Now It Can Be Told: How Neil Sheehan Got the Pentagon Papers →
Janny Scott, writing for The New York Times:
When it was clear that Mr. Ellsberg was leaving, Mr. Sheehan called home. “Come up,” he told his wife. “I need your help.” He told her to bring suitcases, large envelopes and all the cash in the house. She flew to Boston and checked into a hotel under a false name. Mr. Sheehan was in a motor inn, under yet another name.
From the Times bureau chief in Boston, he got the name of a copy shop that could handle thousands of pages. He asked the bureau chief to get him several hundred dollars in expense money for a secret project he declined to explain. When the bureau chief called the Times newsroom and reached the editors on duty that night, they declined the request. So he called the national editor at home.

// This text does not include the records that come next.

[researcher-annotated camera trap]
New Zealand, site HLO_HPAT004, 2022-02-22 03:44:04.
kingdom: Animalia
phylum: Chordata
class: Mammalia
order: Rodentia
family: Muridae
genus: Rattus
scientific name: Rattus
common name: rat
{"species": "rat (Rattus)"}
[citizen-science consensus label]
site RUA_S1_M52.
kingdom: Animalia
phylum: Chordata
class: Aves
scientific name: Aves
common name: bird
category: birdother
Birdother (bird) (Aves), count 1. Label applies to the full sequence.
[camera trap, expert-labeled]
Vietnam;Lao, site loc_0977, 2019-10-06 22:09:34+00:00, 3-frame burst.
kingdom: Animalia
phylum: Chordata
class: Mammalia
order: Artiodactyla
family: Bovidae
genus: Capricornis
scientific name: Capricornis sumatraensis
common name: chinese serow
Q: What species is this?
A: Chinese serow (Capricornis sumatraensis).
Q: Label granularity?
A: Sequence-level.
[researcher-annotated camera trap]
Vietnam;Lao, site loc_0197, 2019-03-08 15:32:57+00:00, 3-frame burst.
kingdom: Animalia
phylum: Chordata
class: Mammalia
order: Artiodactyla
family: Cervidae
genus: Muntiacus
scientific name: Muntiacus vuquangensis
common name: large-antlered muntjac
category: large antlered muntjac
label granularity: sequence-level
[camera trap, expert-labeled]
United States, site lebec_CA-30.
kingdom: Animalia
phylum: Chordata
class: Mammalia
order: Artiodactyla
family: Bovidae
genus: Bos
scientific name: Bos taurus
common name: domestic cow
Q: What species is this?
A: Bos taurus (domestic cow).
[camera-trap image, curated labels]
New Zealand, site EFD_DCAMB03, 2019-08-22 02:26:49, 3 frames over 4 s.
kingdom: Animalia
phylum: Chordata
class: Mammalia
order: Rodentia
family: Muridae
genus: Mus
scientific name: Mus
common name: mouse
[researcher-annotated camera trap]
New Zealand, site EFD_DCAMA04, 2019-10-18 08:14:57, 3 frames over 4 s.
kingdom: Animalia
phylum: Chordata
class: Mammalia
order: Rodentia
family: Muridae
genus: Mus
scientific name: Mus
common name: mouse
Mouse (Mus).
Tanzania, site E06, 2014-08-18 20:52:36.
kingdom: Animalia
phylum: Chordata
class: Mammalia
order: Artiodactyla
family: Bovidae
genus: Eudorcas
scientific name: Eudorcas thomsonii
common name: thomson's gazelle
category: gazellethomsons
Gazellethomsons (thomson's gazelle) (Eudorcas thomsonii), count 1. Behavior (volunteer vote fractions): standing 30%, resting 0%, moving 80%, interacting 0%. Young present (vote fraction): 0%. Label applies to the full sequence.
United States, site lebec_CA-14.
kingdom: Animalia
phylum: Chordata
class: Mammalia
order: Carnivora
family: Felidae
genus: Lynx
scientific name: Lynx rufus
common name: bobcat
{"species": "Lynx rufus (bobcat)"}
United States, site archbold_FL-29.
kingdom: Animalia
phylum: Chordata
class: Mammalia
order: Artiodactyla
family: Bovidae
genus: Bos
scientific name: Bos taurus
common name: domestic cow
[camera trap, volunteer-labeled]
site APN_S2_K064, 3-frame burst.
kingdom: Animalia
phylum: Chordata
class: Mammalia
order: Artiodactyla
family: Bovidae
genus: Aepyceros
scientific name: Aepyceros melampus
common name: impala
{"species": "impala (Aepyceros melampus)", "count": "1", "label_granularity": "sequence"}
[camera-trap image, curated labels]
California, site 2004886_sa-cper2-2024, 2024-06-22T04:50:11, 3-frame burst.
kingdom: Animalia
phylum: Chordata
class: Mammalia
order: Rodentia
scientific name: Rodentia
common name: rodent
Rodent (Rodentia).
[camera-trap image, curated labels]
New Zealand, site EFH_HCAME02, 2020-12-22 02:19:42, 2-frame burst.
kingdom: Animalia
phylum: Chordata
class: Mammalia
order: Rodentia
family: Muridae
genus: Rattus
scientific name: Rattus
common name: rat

“Give it to him,” the editor said, according to Mr. Sheehan. No questions asked.
Mr. Sheehan duplicated the apartment key in case he lost the original. Then he began copying the seven thousand pages — first in a real estate office where an acquaintance worked, then, with Ms. Sheehan’s help, in the suburban copy shop. He was ferrying piles of pages by taxi between the apartment and the copy shop, then to a locker in the Boston bus terminal and later to a locker at Logan airport.
When the machines in the copy shop crashed under the strain, the Sheehans relocated to a copy shop in Boston run by a Navy veteran. When the man noticed that the documents were classified, and became nervous, Ms. Sheehan, at the shop, called her husband at the apartment.
“Get down here,” he remembered her saying.
Finally, the backstory of one of the most important moments in journalism history.